▸ Dataset records:
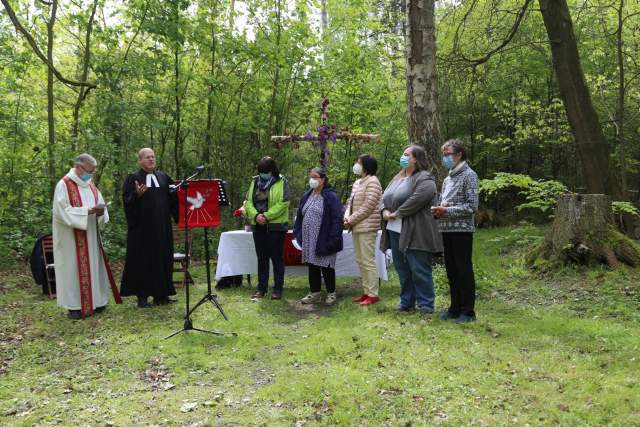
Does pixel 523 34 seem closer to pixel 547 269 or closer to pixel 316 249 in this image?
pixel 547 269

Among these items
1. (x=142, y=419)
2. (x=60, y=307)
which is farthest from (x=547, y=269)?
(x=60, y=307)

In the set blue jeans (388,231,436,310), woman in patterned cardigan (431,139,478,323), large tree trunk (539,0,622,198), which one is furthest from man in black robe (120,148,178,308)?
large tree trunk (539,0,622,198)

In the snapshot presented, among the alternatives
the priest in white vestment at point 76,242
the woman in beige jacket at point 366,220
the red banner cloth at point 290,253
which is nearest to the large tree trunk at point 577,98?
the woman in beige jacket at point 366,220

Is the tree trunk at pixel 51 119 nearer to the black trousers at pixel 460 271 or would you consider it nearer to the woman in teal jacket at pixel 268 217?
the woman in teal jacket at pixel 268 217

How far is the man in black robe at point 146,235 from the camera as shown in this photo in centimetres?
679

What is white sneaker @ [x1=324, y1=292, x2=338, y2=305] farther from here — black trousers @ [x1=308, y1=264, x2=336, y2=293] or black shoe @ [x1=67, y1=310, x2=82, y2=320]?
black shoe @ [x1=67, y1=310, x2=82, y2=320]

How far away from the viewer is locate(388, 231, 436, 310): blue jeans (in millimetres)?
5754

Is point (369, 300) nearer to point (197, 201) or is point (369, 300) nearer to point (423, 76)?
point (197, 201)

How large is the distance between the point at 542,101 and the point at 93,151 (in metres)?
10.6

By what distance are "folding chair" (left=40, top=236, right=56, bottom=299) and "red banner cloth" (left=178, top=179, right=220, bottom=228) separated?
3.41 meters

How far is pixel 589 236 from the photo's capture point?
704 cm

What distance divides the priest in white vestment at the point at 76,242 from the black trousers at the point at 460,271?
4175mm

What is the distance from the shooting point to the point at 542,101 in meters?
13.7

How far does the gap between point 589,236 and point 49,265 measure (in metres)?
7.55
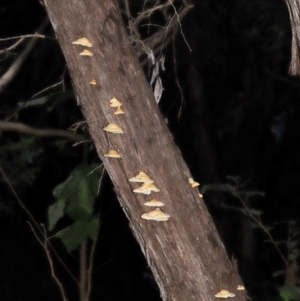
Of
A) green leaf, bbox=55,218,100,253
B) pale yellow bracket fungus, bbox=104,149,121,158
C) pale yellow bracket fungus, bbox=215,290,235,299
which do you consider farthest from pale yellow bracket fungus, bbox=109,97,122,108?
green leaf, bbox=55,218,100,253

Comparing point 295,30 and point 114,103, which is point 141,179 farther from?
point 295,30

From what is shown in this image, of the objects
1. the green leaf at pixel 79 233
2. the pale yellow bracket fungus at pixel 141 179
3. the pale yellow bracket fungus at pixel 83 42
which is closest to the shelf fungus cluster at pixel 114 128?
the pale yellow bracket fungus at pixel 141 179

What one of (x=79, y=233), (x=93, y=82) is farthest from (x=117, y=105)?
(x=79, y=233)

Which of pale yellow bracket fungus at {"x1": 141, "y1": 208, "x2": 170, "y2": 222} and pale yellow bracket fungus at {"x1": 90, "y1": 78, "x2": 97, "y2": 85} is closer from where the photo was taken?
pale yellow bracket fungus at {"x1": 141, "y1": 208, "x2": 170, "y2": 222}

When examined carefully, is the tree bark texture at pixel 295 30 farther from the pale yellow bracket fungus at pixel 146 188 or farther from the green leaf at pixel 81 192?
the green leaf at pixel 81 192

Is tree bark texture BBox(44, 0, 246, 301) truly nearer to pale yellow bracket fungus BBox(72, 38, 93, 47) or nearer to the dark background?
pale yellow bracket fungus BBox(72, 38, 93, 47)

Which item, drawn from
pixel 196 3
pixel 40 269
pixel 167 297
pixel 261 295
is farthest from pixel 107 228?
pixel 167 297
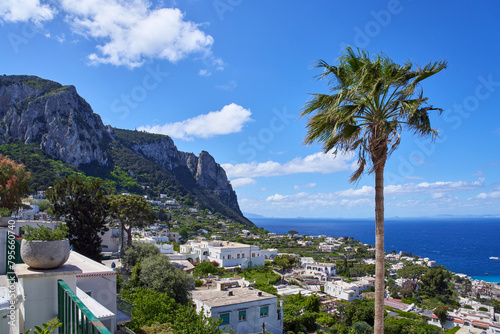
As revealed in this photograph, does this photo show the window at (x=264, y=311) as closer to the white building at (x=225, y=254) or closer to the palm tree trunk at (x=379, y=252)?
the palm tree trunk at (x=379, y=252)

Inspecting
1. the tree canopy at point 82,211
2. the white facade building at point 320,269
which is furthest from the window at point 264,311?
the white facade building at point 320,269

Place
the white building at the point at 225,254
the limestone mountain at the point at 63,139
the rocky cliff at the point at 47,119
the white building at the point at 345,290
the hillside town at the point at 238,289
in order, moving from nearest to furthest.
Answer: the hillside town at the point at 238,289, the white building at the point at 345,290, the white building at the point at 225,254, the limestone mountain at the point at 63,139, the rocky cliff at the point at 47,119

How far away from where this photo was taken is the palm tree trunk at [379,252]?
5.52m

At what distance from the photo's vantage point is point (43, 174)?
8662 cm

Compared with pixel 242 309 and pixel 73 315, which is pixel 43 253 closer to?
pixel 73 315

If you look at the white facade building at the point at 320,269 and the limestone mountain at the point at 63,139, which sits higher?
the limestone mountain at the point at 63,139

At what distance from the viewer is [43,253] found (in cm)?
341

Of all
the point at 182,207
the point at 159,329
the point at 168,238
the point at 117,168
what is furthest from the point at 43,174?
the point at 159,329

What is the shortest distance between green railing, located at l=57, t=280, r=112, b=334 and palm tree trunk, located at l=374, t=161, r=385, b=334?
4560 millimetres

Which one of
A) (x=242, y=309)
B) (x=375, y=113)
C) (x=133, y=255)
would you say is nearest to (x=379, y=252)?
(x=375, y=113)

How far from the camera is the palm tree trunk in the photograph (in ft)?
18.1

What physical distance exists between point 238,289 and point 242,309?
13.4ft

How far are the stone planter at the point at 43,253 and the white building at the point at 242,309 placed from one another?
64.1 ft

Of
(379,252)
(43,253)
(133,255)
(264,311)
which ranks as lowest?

▸ Exercise objective: Express the lines from the line with "What is white" through the line with "3.41 meters" as a two-column CSV with the headers text and answer, one row for each line and its answer. Put every value in a single quoted field, with any line breaks replaced by spaces.

▸ Answer:
text,answer
"What is white sneaker @ [x1=324, y1=292, x2=338, y2=305] farther from here — black trousers @ [x1=308, y1=264, x2=336, y2=293] or black shoe @ [x1=67, y1=310, x2=82, y2=320]?","black shoe @ [x1=67, y1=310, x2=82, y2=320]"
"How far away from the viewer is locate(388, 231, 436, 310): blue jeans (in millimetres)?","5754"
"Is point (369, 300) nearer to point (197, 201) or is point (369, 300) nearer to point (423, 76)?","point (197, 201)"
"How large is the distance between the point at 542,101 and the point at 93,151 (in metres)?","10.6"
"By what distance are ""folding chair"" (left=40, top=236, right=56, bottom=299) and ""red banner cloth"" (left=178, top=179, right=220, bottom=228) separated?","3.41 meters"